Sorry, Amberthecat, I wasn't clear enough. I never meant it to read as that was all they should do! Obviously they should have a broad and balanced curriculum and not "narrow experiences", but I am an old bugger, so I know that when the National Curriculum first came in, it was pretty clear that each folder for each subject had been written from the top down by experts in individual committee meetings, with not one thought for how primary teachers were supposed to squeeze it all in or link it together.
It was great for individual subject teaching, but the content increase per subject for primary school teachers who cover everything, produced traffic jams of content overload which lessened the time for Maths and English and impacted on numeracy and literacy standards. (With the help of a few new loopy learning to read strategies that happily have now disappeared, granted!)

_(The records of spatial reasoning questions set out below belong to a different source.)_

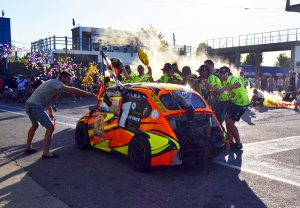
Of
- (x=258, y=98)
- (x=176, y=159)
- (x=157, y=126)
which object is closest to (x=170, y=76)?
(x=157, y=126)

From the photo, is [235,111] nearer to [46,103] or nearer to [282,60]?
[46,103]

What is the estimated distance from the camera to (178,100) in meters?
6.10

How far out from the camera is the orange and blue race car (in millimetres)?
5605

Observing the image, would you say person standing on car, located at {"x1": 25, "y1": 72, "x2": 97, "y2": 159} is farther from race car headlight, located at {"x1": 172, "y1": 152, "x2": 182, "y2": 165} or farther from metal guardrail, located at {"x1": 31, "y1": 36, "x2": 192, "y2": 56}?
metal guardrail, located at {"x1": 31, "y1": 36, "x2": 192, "y2": 56}

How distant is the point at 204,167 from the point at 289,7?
207 inches

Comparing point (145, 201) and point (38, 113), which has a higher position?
point (38, 113)

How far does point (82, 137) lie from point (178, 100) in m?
2.64

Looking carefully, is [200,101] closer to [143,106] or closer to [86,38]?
[143,106]

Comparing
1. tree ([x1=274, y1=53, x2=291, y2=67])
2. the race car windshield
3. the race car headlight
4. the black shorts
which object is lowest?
the race car headlight

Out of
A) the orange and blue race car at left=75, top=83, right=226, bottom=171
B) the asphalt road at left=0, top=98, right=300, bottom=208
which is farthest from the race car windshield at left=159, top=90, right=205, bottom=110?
the asphalt road at left=0, top=98, right=300, bottom=208

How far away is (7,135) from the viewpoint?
9.64m

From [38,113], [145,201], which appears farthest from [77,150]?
[145,201]

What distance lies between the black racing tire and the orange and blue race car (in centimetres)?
50

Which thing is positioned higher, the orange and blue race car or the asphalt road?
the orange and blue race car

Sooooo...... hey ho in came the literacy and numeracy hours to the rescue (ie let's put the emphasis kind of back where it was in the first place before we overloaded you with at least 9 folders of subject content) because they thought we weren't doing enough Maths and English any more!!!!!! ARGHHH!! (Caveat: Although it was nice to have the emphasis back, the literacy and numeracy hours in their original form would have been comedy if they hadn't cost so much taxpayer's money.)
Having worked with both systems in all sorts of schools, I had more time for numeracy and literacy before the national curriculum came out, delivered mostly through exciting topic work with oodles of time for visits, Science, Art, Music, DT etc. etc. because it was not massively PRESCRIBED or STATUTORY. If we needed to spend longer on a particular maths topic, for example, we could, without worrying that we still had this or that to fit in come Hell or high water. So, children could progress at their own rate and have time to consolidate and put into practice their new learning.
Sorry for the confusion, don't think anyone would seriously advocate doing English and Maths all day.....or would they? Hope Mr. Gove doesn't read this, don't want him getting any mad ideas now, do we?